Aber so ein Paternoster mit Blei dran lässt man ja normalerweise vom Boot runter, kann man das auch auswerfen, um mehr als 3 Meter vom Ufer wegzukommen?


----------



## Andal (7. August 2015)

*AW: Makrelen Angeln in Norwegen - kompletter Anfänger*

Klar geht das. Du wirfst das ganze aus, deswegen auch die lange Rute, und kurbelst es langsam, mal schnell mit Lupfbewegungen wieder ein. Einmal ziehst du es sehr tief wieder ein und mal wieder direkt unter der Wasseroberfläche.

Wenn Makrelen vor Ort sind, dann ist es stellenweise sogar sehr schwierig, an ihnen vorbeizuangeln.


----------



## Mo2000 (7. August 2015)

*AW: Makrelen Angeln in Norwegen - kompletter Anfänger*

hört sich kompliziert an, ich dachte man lässt das auf dem Grund bis eine anbeißt?


----------



## Andal (7. August 2015)

*AW: Makrelen Angeln in Norwegen - kompletter Anfänger*

Auf Makrelen eher nix.

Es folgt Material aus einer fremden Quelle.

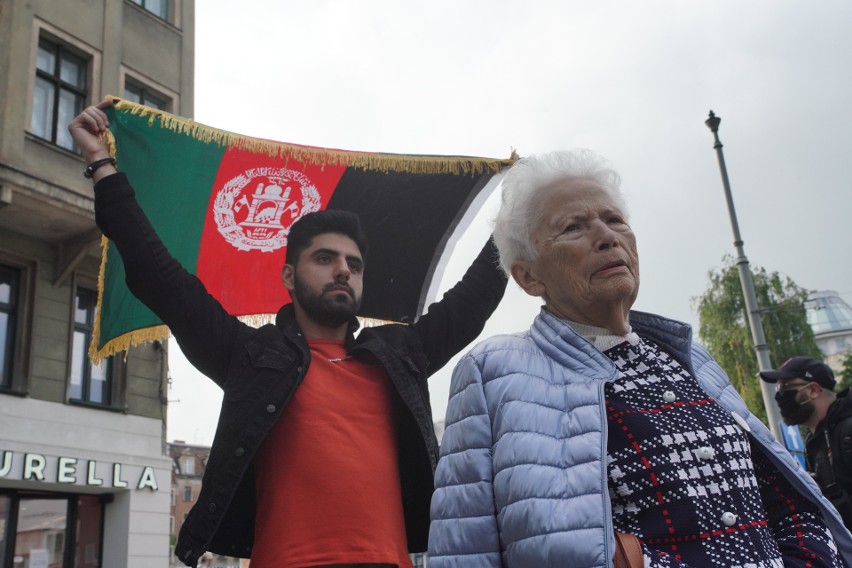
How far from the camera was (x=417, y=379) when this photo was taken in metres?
3.06

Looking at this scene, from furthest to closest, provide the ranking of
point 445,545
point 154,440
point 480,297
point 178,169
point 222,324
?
1. point 154,440
2. point 178,169
3. point 480,297
4. point 222,324
5. point 445,545

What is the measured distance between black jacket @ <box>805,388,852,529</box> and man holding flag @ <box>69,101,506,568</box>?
2704 mm

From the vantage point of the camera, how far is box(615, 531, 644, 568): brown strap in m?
1.65

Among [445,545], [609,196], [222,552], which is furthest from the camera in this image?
[222,552]

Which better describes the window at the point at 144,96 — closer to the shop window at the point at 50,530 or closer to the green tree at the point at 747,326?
the shop window at the point at 50,530

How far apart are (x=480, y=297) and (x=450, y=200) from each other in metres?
1.05

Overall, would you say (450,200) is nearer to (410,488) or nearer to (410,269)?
(410,269)

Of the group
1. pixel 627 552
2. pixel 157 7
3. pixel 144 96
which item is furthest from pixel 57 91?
pixel 627 552

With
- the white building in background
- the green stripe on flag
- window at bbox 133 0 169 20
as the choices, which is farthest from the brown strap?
the white building in background

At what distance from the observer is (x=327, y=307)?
310 cm

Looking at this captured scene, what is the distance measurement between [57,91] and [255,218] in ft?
32.9

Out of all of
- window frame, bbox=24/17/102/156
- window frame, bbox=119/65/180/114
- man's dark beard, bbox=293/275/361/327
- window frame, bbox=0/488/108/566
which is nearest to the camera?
man's dark beard, bbox=293/275/361/327

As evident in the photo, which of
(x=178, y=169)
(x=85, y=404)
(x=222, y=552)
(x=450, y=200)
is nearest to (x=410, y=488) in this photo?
(x=222, y=552)

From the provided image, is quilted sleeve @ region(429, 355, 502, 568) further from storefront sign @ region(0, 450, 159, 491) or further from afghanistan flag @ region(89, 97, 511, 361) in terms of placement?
storefront sign @ region(0, 450, 159, 491)
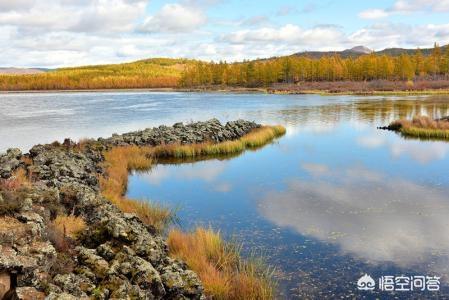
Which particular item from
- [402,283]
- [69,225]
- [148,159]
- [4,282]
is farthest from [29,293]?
[148,159]

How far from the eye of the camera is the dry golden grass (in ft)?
39.6

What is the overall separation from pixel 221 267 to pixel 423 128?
38644 millimetres

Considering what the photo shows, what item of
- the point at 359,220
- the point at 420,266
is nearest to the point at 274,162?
the point at 359,220

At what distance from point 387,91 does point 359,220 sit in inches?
4709

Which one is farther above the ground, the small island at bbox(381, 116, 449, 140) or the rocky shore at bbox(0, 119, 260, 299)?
the rocky shore at bbox(0, 119, 260, 299)

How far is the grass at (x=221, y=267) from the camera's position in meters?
11.4

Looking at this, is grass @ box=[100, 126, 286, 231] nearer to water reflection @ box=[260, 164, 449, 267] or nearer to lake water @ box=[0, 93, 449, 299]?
lake water @ box=[0, 93, 449, 299]

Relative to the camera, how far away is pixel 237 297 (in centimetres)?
1128

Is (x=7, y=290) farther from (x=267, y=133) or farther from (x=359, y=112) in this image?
(x=359, y=112)

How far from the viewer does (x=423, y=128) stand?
150ft

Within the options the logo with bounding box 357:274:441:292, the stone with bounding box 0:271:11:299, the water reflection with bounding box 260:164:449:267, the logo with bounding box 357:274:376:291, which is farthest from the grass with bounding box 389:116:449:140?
the stone with bounding box 0:271:11:299

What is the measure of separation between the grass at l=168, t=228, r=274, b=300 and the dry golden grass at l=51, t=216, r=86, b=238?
2.78 metres

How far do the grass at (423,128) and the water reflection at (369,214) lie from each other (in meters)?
20.4

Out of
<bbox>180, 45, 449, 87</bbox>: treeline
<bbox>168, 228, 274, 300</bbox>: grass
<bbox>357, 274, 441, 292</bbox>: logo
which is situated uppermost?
<bbox>180, 45, 449, 87</bbox>: treeline
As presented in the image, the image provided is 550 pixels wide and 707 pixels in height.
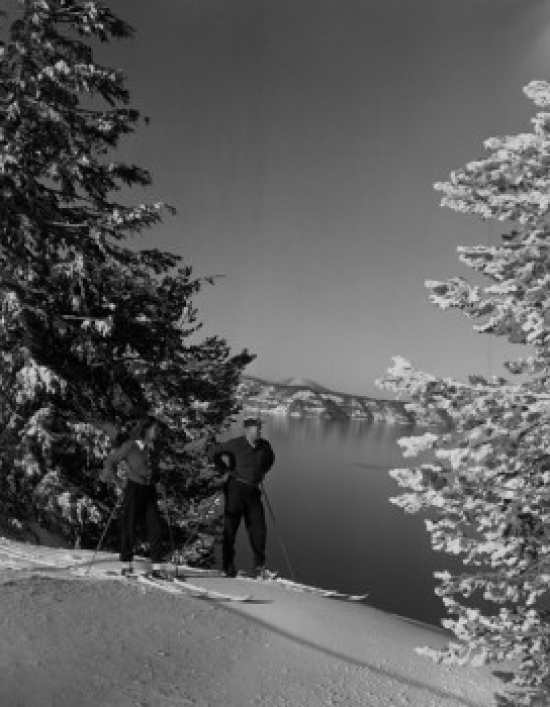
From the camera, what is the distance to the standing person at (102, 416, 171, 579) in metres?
9.25

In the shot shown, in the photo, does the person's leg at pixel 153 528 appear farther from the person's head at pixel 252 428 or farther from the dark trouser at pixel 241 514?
the person's head at pixel 252 428

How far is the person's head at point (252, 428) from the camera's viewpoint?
33.0 feet

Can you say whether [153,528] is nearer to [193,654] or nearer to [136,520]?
[136,520]

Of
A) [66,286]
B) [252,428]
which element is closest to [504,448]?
[252,428]

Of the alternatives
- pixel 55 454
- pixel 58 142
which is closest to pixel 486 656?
pixel 55 454

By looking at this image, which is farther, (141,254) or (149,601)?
(141,254)

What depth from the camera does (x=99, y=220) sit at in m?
15.3

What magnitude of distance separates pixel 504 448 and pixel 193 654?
134 inches

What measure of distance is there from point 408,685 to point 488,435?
8.91ft

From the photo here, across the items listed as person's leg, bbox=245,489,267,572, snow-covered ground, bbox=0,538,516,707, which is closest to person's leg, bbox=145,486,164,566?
snow-covered ground, bbox=0,538,516,707

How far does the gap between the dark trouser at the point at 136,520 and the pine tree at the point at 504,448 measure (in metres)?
4.40

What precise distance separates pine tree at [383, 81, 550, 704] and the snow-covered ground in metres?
1.09

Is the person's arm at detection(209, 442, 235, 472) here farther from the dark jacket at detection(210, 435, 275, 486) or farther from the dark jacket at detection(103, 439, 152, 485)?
the dark jacket at detection(103, 439, 152, 485)

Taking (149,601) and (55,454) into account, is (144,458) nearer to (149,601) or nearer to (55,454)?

Die brauchen Bewegung und sie stehen auch nicht am Grundherum. Wenn du gemütlich Grundfischen willst, dann am besten mit Reker, also Garnelen, am Brandungssystem. Das bringt dir dann vor allem Plattfische wie Klieschen an den Haken.


----------



## dcpolo (7. August 2015)

*AW: Makrelen Angeln in Norwegen - kompletter Anfänger*

Rute- Rolle-Schnur-Wirbel-kleiner Blinker. Mehr braucht ihr für Makrelen nicht und es wird sicher auch mal ein Pollack oder Köhler anbeissen. 

Der Farbe bzw. Form des Blinkers ist bei Makrelen eher egal- wenn die da sind, dann kannst Du die auch mit ner Türklinke fangen, so gierig sind die.

Ich würde aber dringend kleine Gummifische mitnehmen und passende Jigköpfe zwischen 20 und 50gr. Mit diesen hast Du noch mal deutlich bessere Chancen auf Pollack und Dorsch. Und im Gegensatz zu Blinkern, die Du in Norge an jeder Tanke bekommst, sind Gummifische fast nirgends dort erhältlich.

Wünsche Euch viel Spaß.


----------



## Andal (7. August 2015)

*AW: Makrelen Angeln in Norwegen - kompletter Anfänger*

Natürlich würden wir Angler das so machen. Aber wir sind ja auch vom Fach. Er dagegen ist vollkommen unbestäubt und da muss es so simpel wie nur irgendwie möglich gehalten werden, damit es Spaß und ein bisschen Erfolg einbringt. O.k.!?


----------



## dcpolo (7. August 2015)

*AW: Makrelen Angeln in Norwegen - kompletter Anfänger*

Das stimmt natürlich. Gerade der Rat, etwas groberes Gerät mitzunehmen, ist sicherlich bei einem Anfänger gut. 

Nichts desto trotz würde ich die paar Euros in Gummis investieren- diese Investition rechnet sich (nicht nur beim Angeln ).

Die Faulenzertechnik (Angeltechnik mit Gummifischen) ist ganz einfach zu erlernen und hat mir als Anfänger tolle Fische beschert.


----------